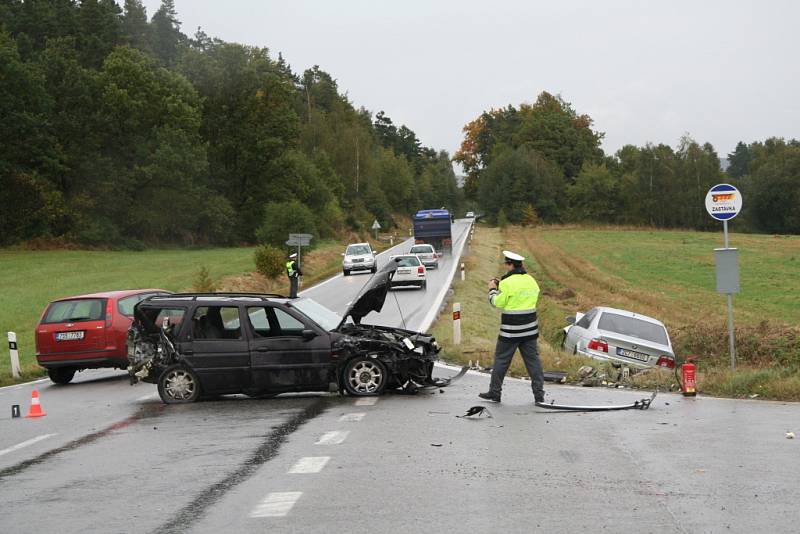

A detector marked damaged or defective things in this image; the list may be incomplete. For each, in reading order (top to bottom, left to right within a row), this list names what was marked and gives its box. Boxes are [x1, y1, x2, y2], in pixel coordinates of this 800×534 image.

damaged red station wagon [36, 292, 171, 384]
damaged black hatchback [128, 270, 446, 404]
overturned silver sedan [128, 268, 446, 406]
open crumpled hood [338, 262, 396, 328]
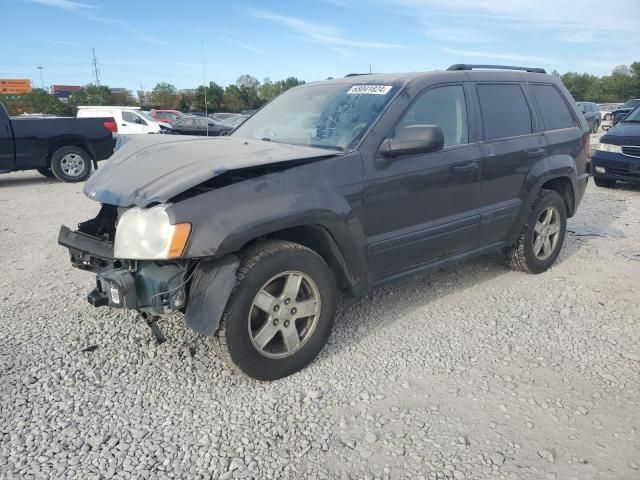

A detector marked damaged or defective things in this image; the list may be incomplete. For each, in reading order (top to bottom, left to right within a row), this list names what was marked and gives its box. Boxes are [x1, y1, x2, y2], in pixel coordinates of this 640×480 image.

crumpled hood [85, 134, 340, 207]
detached bumper [592, 150, 640, 182]
damaged front end [58, 205, 190, 316]
exposed headlight [114, 204, 190, 260]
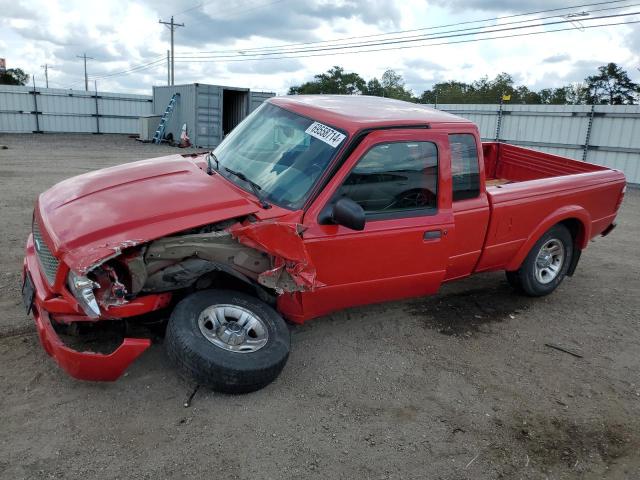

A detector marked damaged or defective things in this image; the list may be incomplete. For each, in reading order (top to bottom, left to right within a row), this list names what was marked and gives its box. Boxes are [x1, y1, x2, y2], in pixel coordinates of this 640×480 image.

crumpled front hood [36, 155, 258, 274]
broken headlight [67, 270, 100, 318]
crushed front bumper [24, 233, 166, 382]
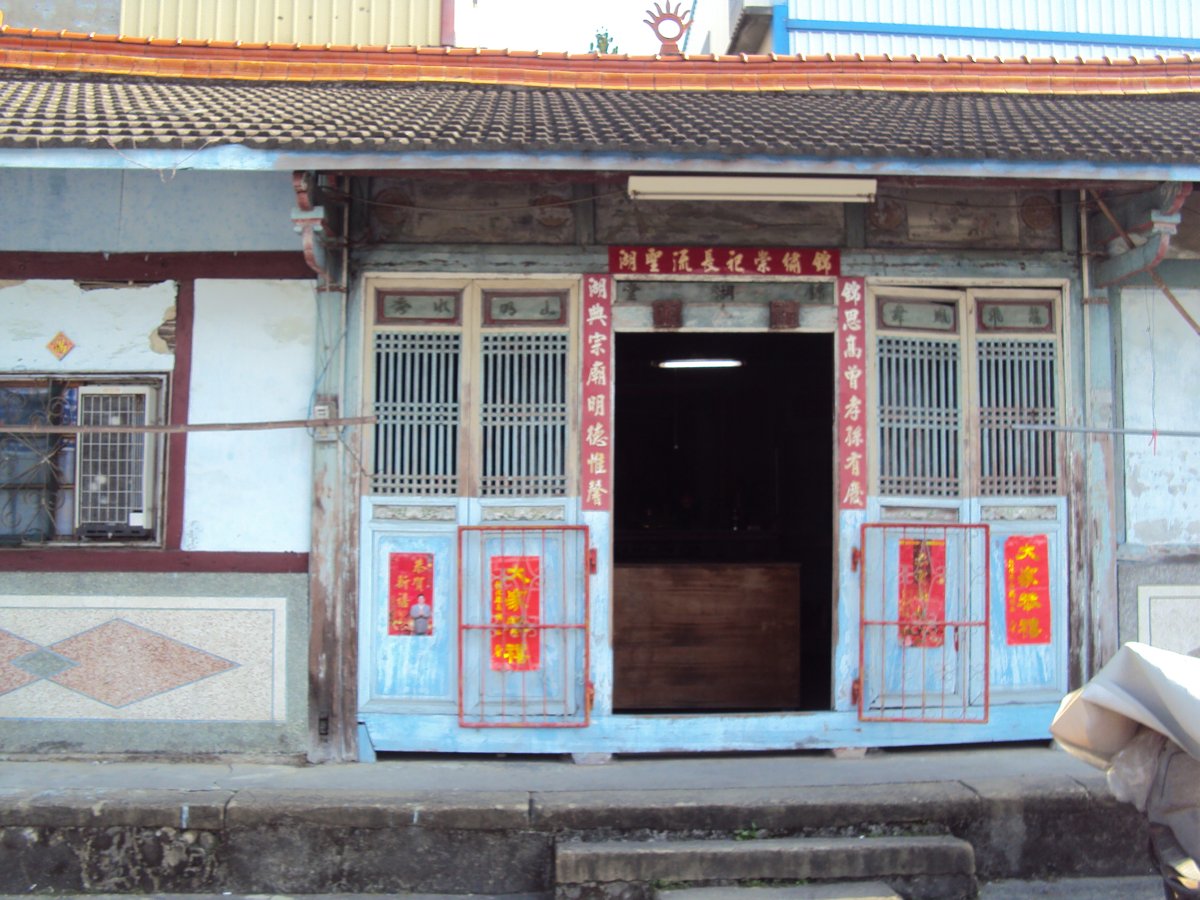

-------------------------

**Directions for this task**. Reproduce the entire listing above verbatim, omitting the pictures.

**Result of this task**.
A detector marked damaged or defective things in this image; the list may be incomplete. For each, in reading order (top to bottom, left to right within a row), this list names what was marked and gives its box. Boxes are [x1, y1, x2, y2], in pixel coordinates of this 800×534 image.

damaged red station wagon [36, 292, 171, 384]
damaged black hatchback [128, 270, 446, 404]
overturned silver sedan [128, 268, 446, 406]
open crumpled hood [338, 262, 396, 328]

A detector marked damaged or defective things in this image; the list may be incomplete. For each, in reading order (top to bottom, left to right within a row), this list names what was marked and gives its box. Boxes are [x1, y1, x2, y2], in pixel coordinates of this 640×480 image.

crumpled hood [85, 134, 340, 207]
detached bumper [592, 150, 640, 182]
damaged front end [58, 205, 190, 316]
exposed headlight [114, 204, 190, 260]

A detector marked damaged or defective things in this image; the list may be incomplete. For each, in reading order (top to bottom, left to right within a row), this list names what was marked and gives its box. Boxes are [x1, y1, x2, y2], in pixel coordinates of this 640×480 image.

crumpled front hood [36, 155, 258, 274]
broken headlight [67, 270, 100, 318]
crushed front bumper [24, 233, 166, 382]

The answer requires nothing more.